Last month, Reddit said that any “good-faith actor” could reach out to Reddit to try to work with the company, linking to an online form. However, Colin Hayhurst, Mojeek’s CEO, told me via email that he reached out to Reddit after he was blocked but that Reddit “did not respond to many messages and emails.” He noted that since 404 Media’s report, Reddit CEO Steve Huffman has reached out.
Google’s search strangehold tightens
With Google being virtually the only search engine that can show recent Reddit results—at least for now—Reddit has inadvertently helped tighten Google’s stranglehold on the search industry. The change comes amid recent quality concerns about Google results, which have ranked SEO and AI spam farms, ads, and e-commerce links higher than more relevant results. There are also worries about Google’s AI Overview.
ARS VIDEO
What Happens to the Developers When AI Can Code? | Ars Frontiers
When reached for comment, Reddit spokesperson Tim Rathschmidt said via email that Reddit has been in talks “with multiple search engines.” He added:
We have been unable to reach agreements with all of them, since some are unable or unwilling to make enforceable promises regarding their use of Reddit content, including their use for AI.
After Reddit declared war on free use of its content for AI training (which also resulted in an API access price hike that shuttered many third-party Reddit apps), Reddit signed a deal at a reported $60 million per year that lets Google use Reddit data to train its AI. It was expected that Reddit would try to strike a similar deal with Microsoft, but it seems the parties could not reach an agreement in line with Reddit’s content policy, which also includes rules about user privacy and deleted content, for example.
A spokesperson for Microsoft told me:
Microsoft respects the robots.txt standard and we honor the directions provided by websites that do not want content on their pages to be used with our generative AI models. Bing stopped crawling Reddit after they implemented their updated robots.txt file on July 1, which prohibits all crawling of their site.
In October, The Washington Post, citing an anonymous source, reported that Reddit was considering blocking Bing search crawlers if it couldn’t reach a deal with Microsoft.
As 404 Media pointed out, Reddit’s guide for accessing its data names “search or website ads” as a commercial use warranting fees. It’s unclear how much money other search engines would need to spend to be permitted to scrape the platform. Rathschmidt said Reddit is “open to working with partners big and small.”
“It’s bad for the health of the Internet for for-profit companies to scrape our content without constraint and use it for, among other things, [training] AI models,” he said.

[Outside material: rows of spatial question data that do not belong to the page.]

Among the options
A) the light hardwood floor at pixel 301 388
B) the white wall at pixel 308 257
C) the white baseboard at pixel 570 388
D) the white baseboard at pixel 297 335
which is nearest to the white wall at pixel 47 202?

For now, Google can continue leaning on Reddit to help make search results more relevant. Google didn’t respond to Ars’ request for comment.
Meanwhile, alternative search engines may find it harder to compete.
“With our own ranking algorithms, previously users would often find different pages on Reddit than they might find with Google and others,” Mojeek’s Hayhurst told me.
The CEO added that while being blocked by Reddit alone “is not a huge deal,” he is concerned about the precedent it could set. “Search engines are the main traffic source for most websites, and a spreading of this behavior will further choke off traffic. And smaller sites will be impacted even more than large sites,” he said.
Advance Publications, which owns Ars Technica parent Condé Nast, is the largest shareholder of Reddit.
This article was updated with additional comment from Microsoft.